Once the scale is determined and synthesis is carried out, the system utilizes lab automation protocols to automatically:

  • Select the correct small scale or large-scale duplex template
  • Create the experiment record
  • Select associated child tasks like:
    • Whether samples need to undergo normalization, purification and/or
    • Whether QC assays need to be performed etc

This eliminates manual experiment creation, which is one of the time-consuming steps in many digital labs using ELN and LIMS platforms.

Auto-Filling experiment details: The power of AI/ML

An AI/ML-powered lab informatics system minimizes manual input by automatically populating critical fields using intelligent automation.

Prompts

  • Registering samples
  • Creating batches
  • Creating experiments based on prompt messages
  • Adding samples to experiments
  • Performing system-wide searches
  • Importing files into workflows or experiments

Historical data

  • Previously used materials and reagents
  • Previously used instrument types
  • Expected yield and purity ranges

Predefined or configurable data

  • SOP-based input fields
  • Preset naming conventions
  • QC pass/fail thresholds
  • Reason codes for failed samples

Predictions

  • Predicting on the sample working volume quantities
  • Performing normalization checks
  • Registering Batches based on QC status
  • Validating inputs in the workflow. Incorrect inputs are suggested
  • Missing data is predicted or suggested
  • Errors, inconsistencies, or unusual parameter values are flagged in real-time
  • Analyse the assays run for the samples and utilize the correct experiments result for further analysis

This improves efficiency and enhances compliance, turning laboratory workflows into AI-assisted, self-driving systems.

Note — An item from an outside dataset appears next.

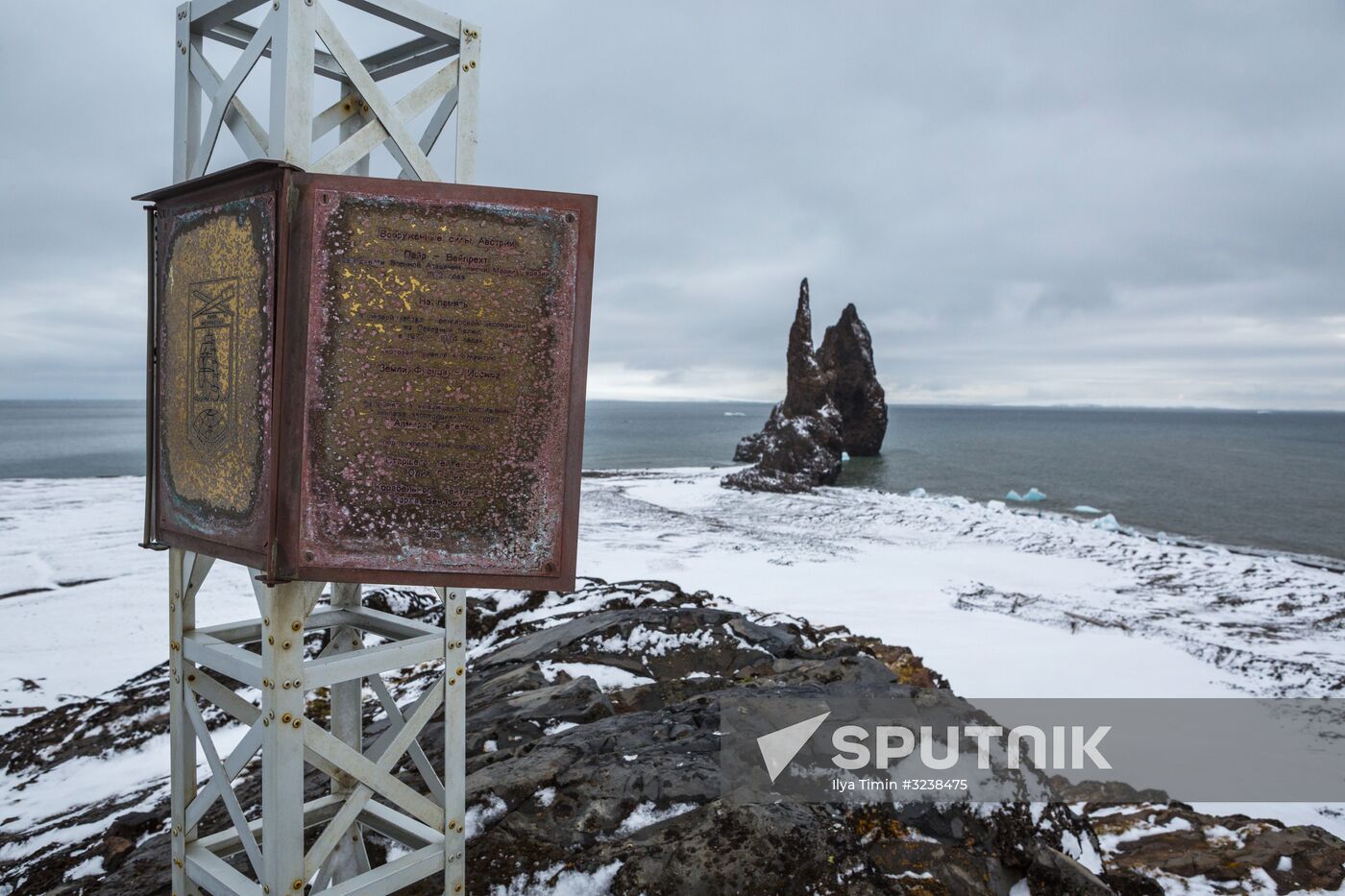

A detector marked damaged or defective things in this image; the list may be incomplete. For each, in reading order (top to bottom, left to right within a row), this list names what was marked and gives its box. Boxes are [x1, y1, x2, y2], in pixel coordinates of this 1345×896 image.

rusted metal surface [139, 161, 596, 592]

Impact on lab productivity

Implementing advanced scientific informatics and lab automation strategies delivers measurable benefits:

  • Faster Experiment Setup: Scientists save hours by eliminating manual experiment creation and data entry
  • Better Decision-Making: AI learns from historical data to recommend optimal conditions
  • Reduced Errors: Less manual data entry means fewer inconsistencies and deviations
  • Standardized Workflows: Consistency improves across individuals, projects, and departments
  • Higher Throughput: Automation frees scientists to focus on core research instead of administrative tasks

Conclusion: AI Is reshaping the future of synthesis workflows

AI in lab informatics is not just automating tasks—it is transforming how synthesis workflows operate. Automatic scale determination, intelligent experiment creation, and smart data population enable labs to work smarter, faster, and with greater consistency.

This shift allows scientists to move away from repetitive administrative steps and focus on the innovation that truly drives scientific progress.